[Collected data entries]
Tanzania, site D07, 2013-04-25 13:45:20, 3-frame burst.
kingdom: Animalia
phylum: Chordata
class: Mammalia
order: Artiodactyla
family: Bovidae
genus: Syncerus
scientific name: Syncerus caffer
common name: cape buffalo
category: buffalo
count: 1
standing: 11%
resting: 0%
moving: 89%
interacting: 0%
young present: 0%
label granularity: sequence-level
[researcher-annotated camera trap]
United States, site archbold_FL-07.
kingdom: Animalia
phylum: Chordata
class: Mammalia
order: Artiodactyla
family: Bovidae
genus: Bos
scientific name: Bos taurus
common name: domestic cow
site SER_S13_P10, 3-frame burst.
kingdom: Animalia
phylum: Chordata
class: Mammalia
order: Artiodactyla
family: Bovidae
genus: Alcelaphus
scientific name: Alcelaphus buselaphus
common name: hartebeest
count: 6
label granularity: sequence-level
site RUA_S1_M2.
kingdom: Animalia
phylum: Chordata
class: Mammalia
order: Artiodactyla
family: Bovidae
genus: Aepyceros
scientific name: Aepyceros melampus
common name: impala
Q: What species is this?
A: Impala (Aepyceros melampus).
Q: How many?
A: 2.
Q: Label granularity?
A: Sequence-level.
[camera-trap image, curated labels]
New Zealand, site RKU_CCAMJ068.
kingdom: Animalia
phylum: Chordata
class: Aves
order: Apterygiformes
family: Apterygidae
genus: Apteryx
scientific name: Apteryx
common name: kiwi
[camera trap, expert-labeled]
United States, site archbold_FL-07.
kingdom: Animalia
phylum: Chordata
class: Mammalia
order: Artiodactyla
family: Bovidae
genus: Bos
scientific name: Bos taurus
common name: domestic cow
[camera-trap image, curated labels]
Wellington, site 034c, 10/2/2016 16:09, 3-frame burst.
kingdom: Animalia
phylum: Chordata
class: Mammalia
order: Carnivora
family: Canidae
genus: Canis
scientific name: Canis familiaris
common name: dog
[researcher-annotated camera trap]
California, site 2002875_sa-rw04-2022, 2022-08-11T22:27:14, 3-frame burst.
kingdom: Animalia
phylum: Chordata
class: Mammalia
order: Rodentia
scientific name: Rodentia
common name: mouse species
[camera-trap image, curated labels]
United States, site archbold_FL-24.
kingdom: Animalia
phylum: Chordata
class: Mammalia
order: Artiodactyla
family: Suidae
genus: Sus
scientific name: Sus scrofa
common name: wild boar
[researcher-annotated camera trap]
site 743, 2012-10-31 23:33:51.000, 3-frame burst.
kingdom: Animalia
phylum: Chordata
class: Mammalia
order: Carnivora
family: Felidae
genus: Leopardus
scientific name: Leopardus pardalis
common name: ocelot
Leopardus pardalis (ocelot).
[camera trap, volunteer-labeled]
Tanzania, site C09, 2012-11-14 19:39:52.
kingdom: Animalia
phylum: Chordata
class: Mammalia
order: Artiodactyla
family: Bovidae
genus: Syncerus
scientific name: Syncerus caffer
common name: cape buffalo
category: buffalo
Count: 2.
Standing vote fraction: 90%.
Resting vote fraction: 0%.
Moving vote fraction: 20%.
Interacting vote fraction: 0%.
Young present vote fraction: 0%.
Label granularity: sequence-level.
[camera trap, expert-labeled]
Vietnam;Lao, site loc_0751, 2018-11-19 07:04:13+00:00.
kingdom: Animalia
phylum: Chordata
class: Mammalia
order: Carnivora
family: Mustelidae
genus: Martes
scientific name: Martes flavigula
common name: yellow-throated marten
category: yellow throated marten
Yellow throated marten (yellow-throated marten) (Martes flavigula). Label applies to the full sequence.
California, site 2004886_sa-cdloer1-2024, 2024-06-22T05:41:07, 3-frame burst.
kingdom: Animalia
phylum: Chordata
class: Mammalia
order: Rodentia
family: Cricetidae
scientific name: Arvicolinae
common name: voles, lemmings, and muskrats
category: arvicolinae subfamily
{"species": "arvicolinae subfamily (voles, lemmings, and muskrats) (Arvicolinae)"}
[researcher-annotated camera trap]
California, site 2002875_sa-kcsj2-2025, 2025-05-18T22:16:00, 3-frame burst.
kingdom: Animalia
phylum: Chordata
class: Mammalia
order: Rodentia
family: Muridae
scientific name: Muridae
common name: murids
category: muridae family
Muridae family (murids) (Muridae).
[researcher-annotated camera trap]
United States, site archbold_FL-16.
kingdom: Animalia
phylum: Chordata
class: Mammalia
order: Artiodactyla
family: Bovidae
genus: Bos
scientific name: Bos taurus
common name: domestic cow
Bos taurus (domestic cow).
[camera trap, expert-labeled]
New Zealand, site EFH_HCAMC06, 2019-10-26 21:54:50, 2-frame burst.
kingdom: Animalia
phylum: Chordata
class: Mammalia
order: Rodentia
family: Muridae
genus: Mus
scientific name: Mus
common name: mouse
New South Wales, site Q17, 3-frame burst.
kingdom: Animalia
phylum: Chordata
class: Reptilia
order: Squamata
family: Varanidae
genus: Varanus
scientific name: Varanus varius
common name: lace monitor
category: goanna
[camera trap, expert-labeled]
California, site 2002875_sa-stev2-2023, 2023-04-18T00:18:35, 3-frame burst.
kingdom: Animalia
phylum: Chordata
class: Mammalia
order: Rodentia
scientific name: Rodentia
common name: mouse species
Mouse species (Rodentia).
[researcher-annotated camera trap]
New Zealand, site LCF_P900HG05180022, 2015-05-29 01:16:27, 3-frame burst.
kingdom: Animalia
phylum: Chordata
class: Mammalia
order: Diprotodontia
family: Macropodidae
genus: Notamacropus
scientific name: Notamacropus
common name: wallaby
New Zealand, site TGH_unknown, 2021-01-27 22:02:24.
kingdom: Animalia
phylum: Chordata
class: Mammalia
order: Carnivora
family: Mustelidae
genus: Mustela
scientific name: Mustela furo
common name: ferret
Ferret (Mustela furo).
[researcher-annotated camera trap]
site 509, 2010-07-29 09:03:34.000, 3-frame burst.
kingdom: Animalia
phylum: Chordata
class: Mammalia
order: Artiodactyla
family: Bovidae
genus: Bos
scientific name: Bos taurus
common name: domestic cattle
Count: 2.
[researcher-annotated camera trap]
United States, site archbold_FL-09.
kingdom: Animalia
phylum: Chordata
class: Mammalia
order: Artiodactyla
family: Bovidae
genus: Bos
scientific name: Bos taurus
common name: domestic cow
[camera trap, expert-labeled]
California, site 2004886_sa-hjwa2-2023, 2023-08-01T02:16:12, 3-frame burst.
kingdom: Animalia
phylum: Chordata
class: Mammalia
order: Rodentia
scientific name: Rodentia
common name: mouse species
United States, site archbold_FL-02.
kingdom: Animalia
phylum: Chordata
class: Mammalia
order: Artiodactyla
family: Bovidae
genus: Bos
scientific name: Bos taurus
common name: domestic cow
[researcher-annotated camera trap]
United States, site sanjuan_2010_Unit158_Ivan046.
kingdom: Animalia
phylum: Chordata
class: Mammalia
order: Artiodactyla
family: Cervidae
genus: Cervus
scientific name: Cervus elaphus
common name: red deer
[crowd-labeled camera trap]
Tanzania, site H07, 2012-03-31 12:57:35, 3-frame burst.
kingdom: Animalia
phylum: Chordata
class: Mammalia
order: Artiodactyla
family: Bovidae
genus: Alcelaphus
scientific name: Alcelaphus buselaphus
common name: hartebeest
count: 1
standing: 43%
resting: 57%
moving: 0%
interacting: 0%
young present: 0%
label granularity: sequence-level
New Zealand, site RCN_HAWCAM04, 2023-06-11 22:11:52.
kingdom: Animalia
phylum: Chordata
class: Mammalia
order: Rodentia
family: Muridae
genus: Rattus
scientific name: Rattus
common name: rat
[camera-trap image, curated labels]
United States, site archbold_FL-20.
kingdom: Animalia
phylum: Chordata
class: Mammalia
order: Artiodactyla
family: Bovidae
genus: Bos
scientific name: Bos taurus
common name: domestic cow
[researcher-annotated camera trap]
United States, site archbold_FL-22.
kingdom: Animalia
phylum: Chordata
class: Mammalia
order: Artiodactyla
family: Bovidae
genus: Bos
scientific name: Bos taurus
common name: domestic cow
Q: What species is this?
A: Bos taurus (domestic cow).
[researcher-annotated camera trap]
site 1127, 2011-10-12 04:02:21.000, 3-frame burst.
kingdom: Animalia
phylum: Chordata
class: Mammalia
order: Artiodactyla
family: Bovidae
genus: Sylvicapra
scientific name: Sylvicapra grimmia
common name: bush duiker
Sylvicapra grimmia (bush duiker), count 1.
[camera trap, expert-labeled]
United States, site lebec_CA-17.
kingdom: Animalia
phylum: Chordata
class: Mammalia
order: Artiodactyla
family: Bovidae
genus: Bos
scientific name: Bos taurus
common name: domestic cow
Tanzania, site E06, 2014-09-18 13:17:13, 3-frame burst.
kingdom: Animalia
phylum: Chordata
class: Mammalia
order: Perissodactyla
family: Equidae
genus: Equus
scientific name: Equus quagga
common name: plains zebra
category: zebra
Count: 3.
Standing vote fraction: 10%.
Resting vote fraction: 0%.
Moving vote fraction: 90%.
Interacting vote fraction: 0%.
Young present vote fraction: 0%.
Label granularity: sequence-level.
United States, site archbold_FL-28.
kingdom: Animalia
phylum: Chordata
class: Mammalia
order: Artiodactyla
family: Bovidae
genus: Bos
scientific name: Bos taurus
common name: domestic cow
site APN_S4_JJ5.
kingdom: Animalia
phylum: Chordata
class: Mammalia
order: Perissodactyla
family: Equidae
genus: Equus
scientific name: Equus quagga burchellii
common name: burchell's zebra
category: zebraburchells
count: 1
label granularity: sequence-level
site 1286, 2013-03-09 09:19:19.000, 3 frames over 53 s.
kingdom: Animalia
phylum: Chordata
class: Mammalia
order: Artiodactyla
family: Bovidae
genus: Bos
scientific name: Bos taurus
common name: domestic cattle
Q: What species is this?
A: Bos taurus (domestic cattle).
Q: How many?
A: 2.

EXERCISE DETAILS: The expected answer is every line in the data above that carries the string "fraction".

EXPECTED ANSWER:
Standing vote fraction: 90%.
Resting vote fraction: 0%.
Moving vote fraction: 20%.
Interacting vote fraction: 0%.
Young present vote fraction: 0%.
Standing vote fraction: 10%.
Resting vote fraction: 0%.
Moving vote fraction: 90%.
Interacting vote fraction: 0%.
Young present vote fraction: 0%.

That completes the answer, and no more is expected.